The act became a Raoul’s staple, as did its preamble, during which diners chanted “Dusty, Dusty” to coax Mr. Jones, faux-bashful, to get in character. To set the scene, Eddie Hudson, a bartender, would blast the steam valves on the two espresso machines and dim the lights. Mr. Jones was sometimes moved to extend his act onto the bar, and was often joined by waiters, with Mr. Hudson spotting from behind. Nobody got hurt, but one year Mr. Jones kicked the fish tank over.

“Rob was one of our greatest assets,” Guy Raoul said.

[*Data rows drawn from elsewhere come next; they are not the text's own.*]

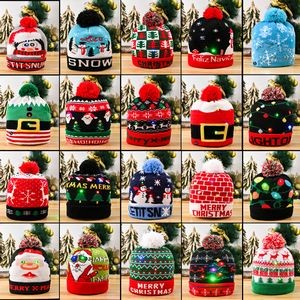 Light Up Christmas Holiday Sequins Hat Kids Beanies 4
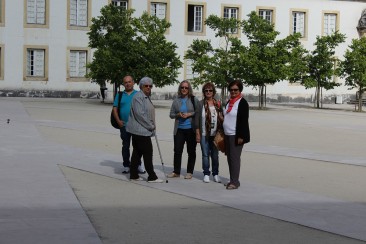 Grupo em Coimbra. Foto de Luiz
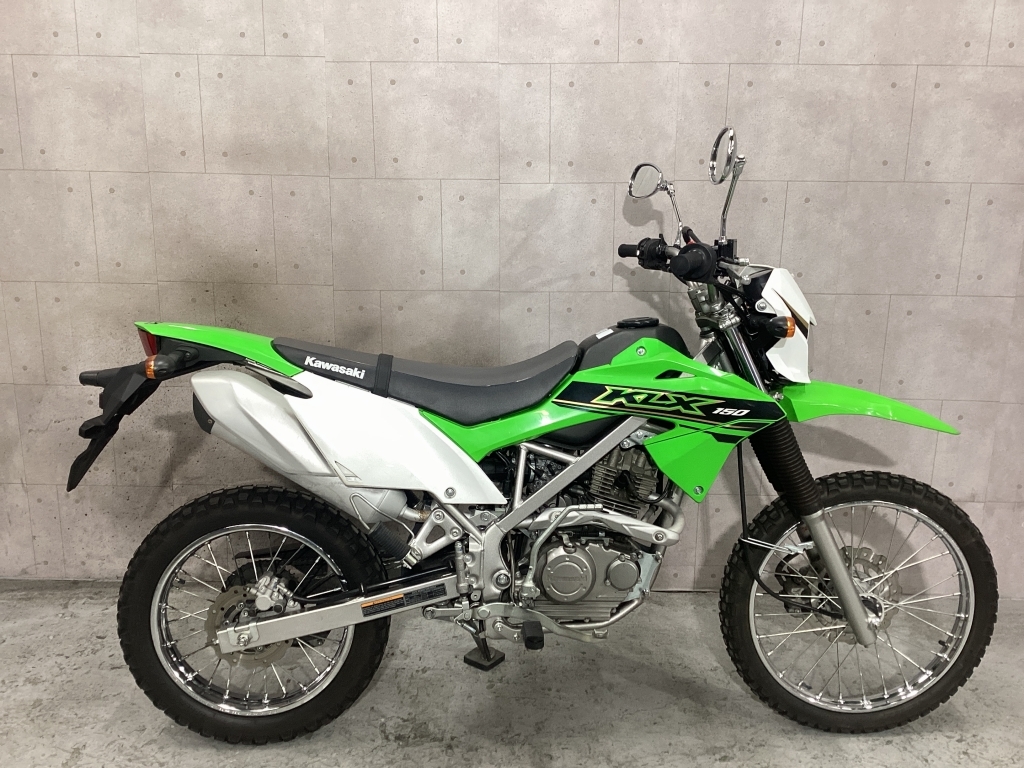 低金利2.9％～★美車★カワサキ KLX150・低走行4,172km・割れ無し・オフロード・ノーマル車・初心者にもお勧め 検）KLX125 KLX250 ck5989_画像1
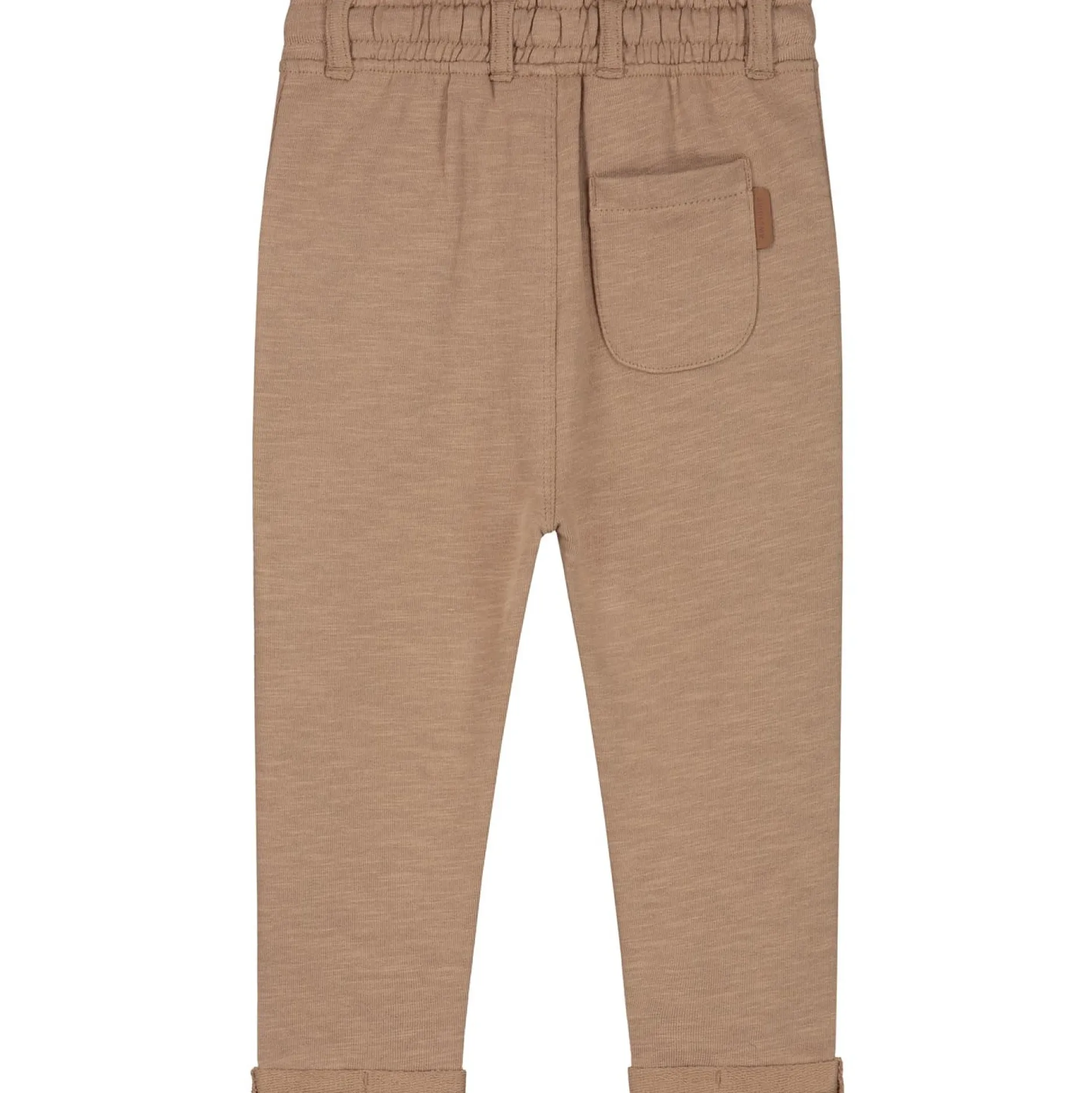Broeken & Tuinbroeken|Broeken*Prénatal baby broek effen bruin Light Mud Brown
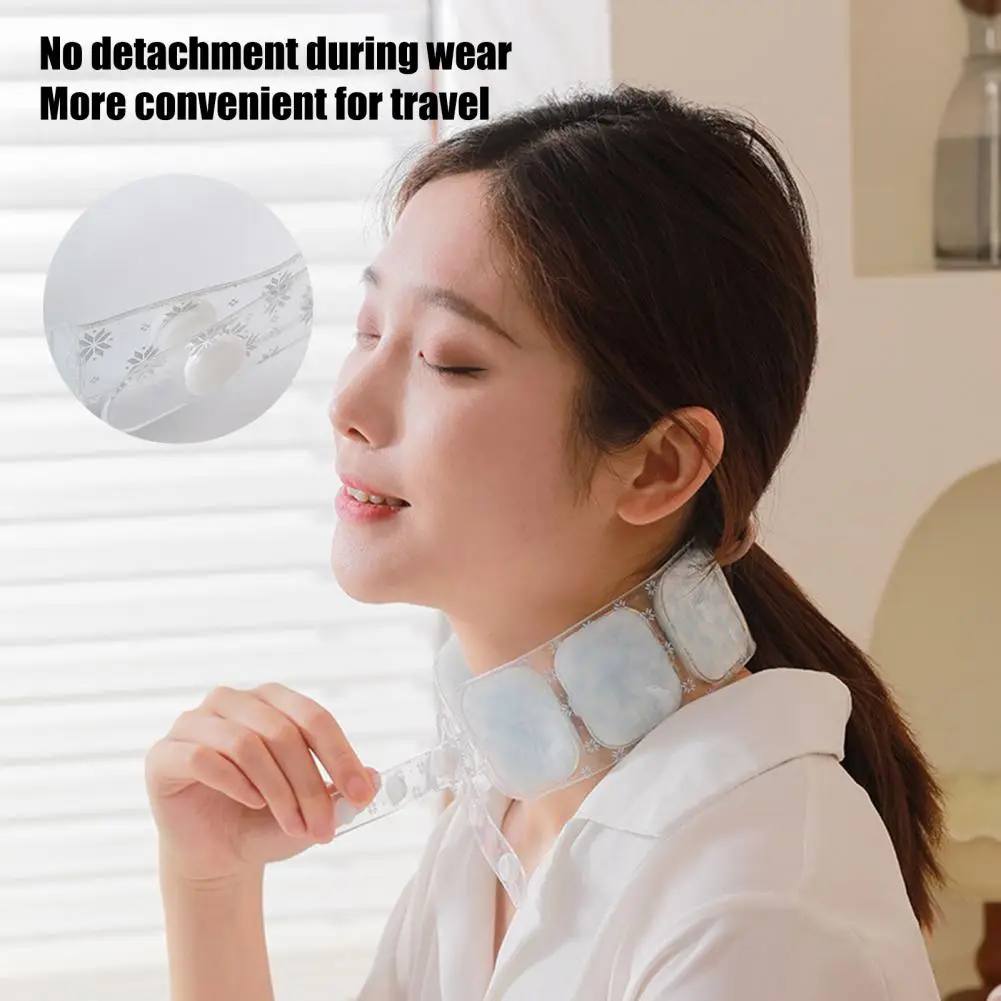 1/2Pcs Summer Neck Cooling Wrap Reusable Neck Ice Pack Heatstroke Prevention Neck Cooler Collar for Cycling Travel Hiking
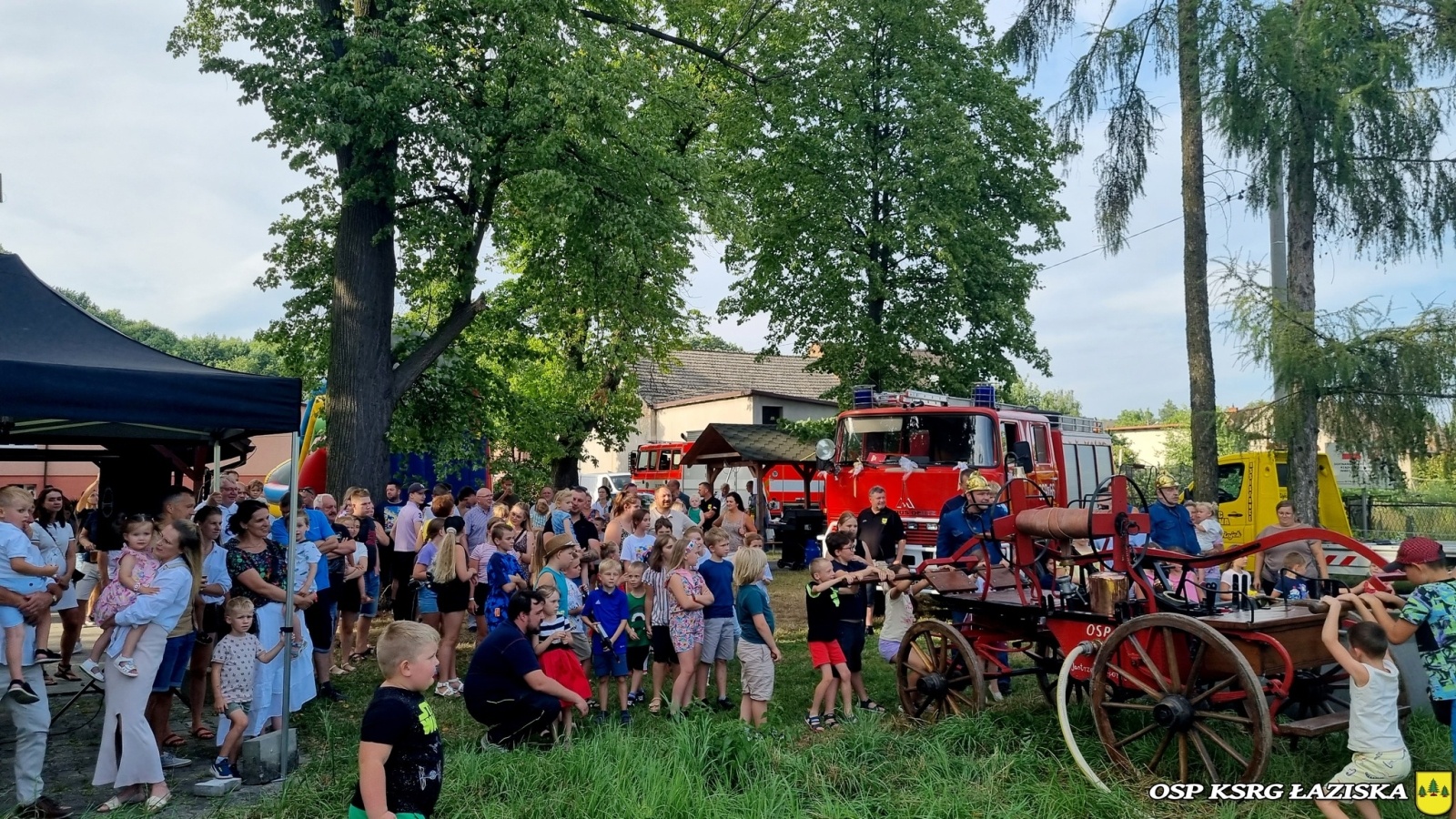 Zdjęcie w galerii na portalu naszwodzislaw.com: Działo się w Łaziskach. Festyn strażacki 2023 za nami [FOTO] wiadomości z regionu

It was Mr. Jones who conspired with the photographer Martin Schreiber to hint that one of Raoul’s most notorious artworks, the enormous portrait by Mr. Schreiber of a languorous nude redhead reclining on a green velvet couch, was in fact Sarah Ferguson, Duchess of York (it was not). But the ruse added a bit of royal luster. Not that the place needed it.

Mr. Jones performed for the last time on New Year’s Eve in 1988. He had retired Dusty a few months earlier, but she made her comeback that evening. Mr. Jones died of AIDS three weeks later.

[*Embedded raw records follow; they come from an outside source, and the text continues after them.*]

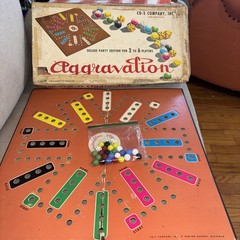 VINTAGE 1960’s Aggravation Board Game Deluxe Party Edition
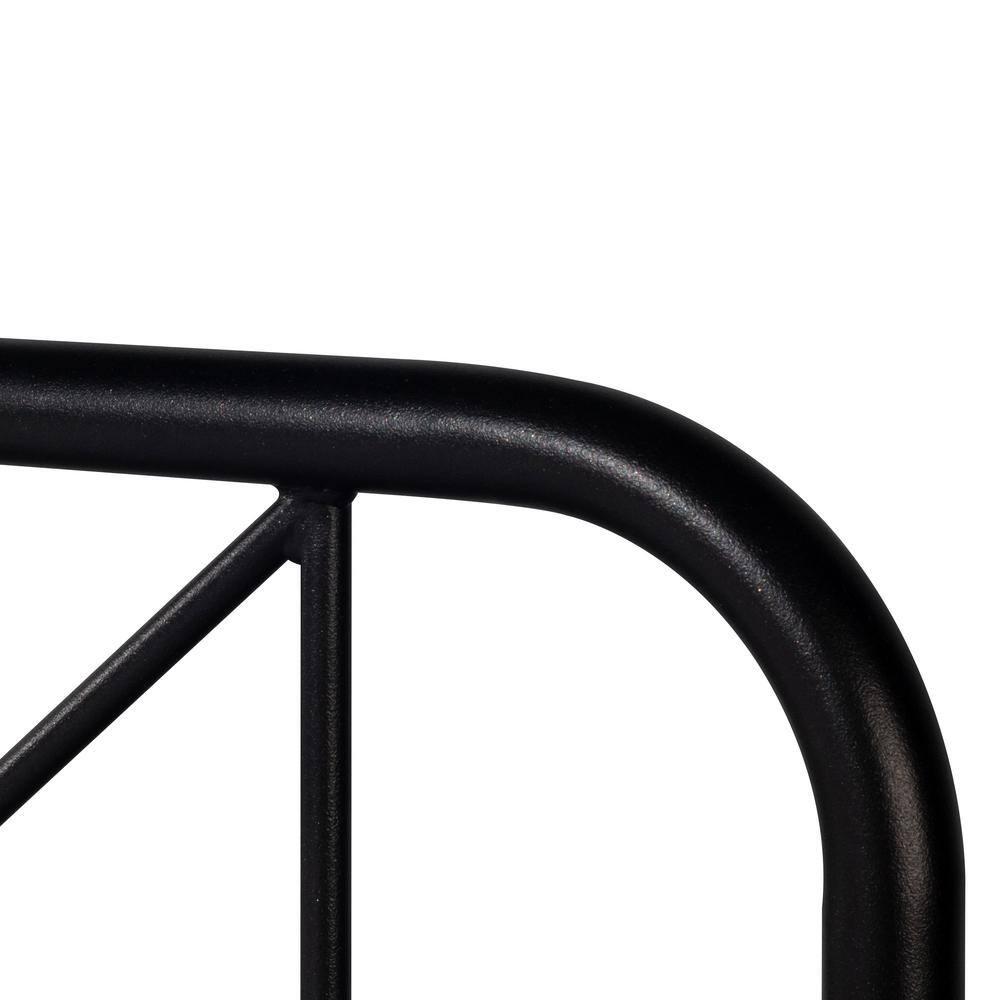 Hillsdale Furniture Williamsburg Geometric Design Metal King Bed, Black Sparkle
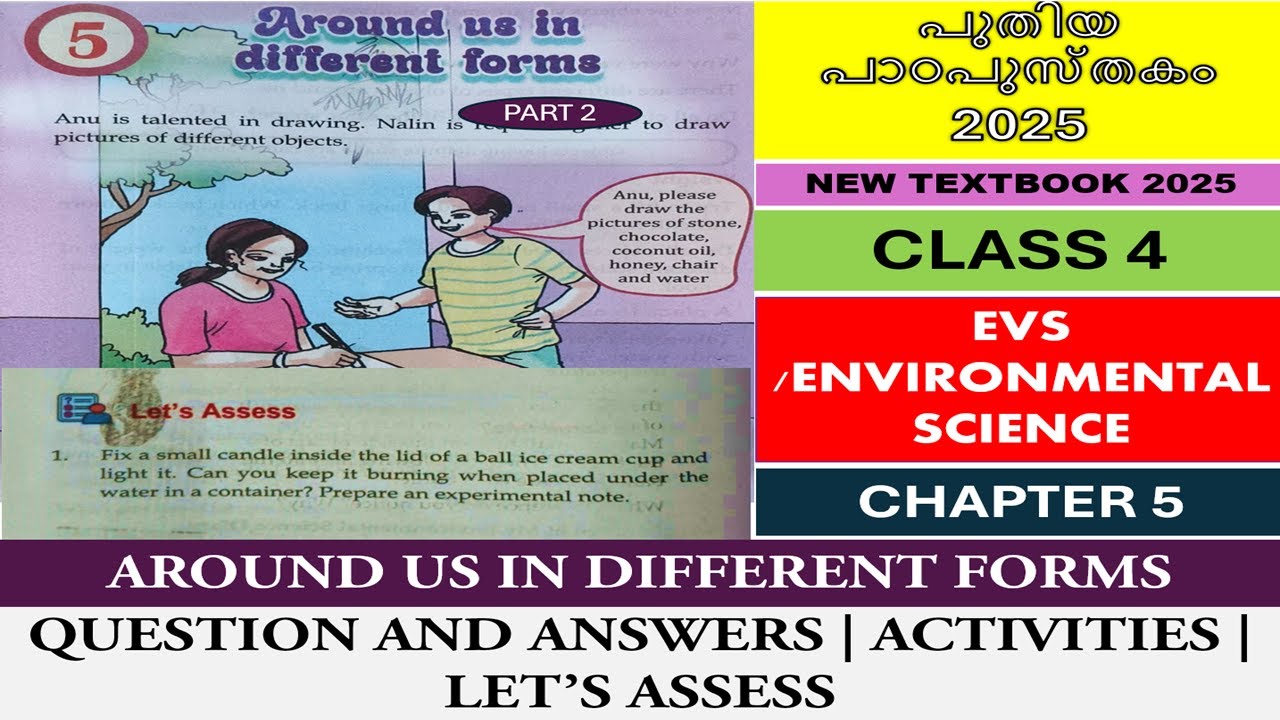 CLASS 4| EVS |AROUND US IN DIFFERENT FORMS |CHAPTER 5|LET'S ASSESS |EVS|FULL TEXTBOOK ANSWERS PART 2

As for the cuisine, it was never the plan to turn the place into a Lutèce, the Upper East Side temple to haute French cuisine. The idea, said Guy, was to bring some French flavor downtown. The menu was classic bistro fare: artichokes vinaigrette, pâté maison, steak au poivre. “Whoever would go there would not be overwhelmed,” Guy said. “There would be no intimidation with the food. If you wanted to eat with your fingers, that was OK.”

Serge Raoul was born on Oct. 9, 1937, in Altkirch, a town in France’s eastern region of Alsace. His parents, Hélène (Scherrer) and Joseph Raoul, ran a restaurant opened by Joseph’s father that catered to factory workers at the local cement plant.

Serge had no intention of joining the family business, however, and trained, randomly, to be an electrician. His parents divorced at the end of World War II, and his mother moved to Paris. Serge joined her there when he was 18 and went to work for French radio as a sound technician.

By 1962, he was working for the United Nations, living first in New York City and then Congo, where he helped set up a U.N. radio station. After a decade as a New York-based correspondent for French TV, he spent six months in Kenya making a documentary about the Masai.

Meanwhile, Guy, 13 years his junior, had been training to be a chef. When Serge returned to New York on sick leave, having contracted malaria, he began to hunt for a restaurant for himself and his brother. He thought he might run it for a bit, and then return full-time to filmmaking. But he found himself hooked.

In addition to his son and brother, Mr. Raoul is survived by two granddaughters. His marriage to Priscilla Zavala ended in divorce in the mid-1980s, after the couple had moved to Nyack. For a time, there was a Raoul’s in that Hudson River town and another in Bali.

In 1986, Mr. Raoul opened a new Lower Manhattan restaurant on Varick Street with Thomas Keller, then a young chef whom he hired for a moment in 1981 before sending him off to Paris to train. They named it Rakel’s — a portmanteau of both men’s last names — and it became a showcase for Mr. Keller’s esoteric and ambitious cuisine. When the recession hit in 1990, Mr. Raoul revamped the place, and Mr. Keller left; Mr. Raoul oversaw a few more iterations of the restaurant before shutting it down a few years later.

“He transformed the trajectory of my life and made me the chef I am today,” Mr. Keller wrote on Instagram after Mr. Raoul’s death.

Mr. Raoul retired in 2014, after having a stroke, and his son took his place.

Raoul’s turns 50 next year. On a recent night, patrons were three deep at the bar, and there wasn’t a reservation to be had.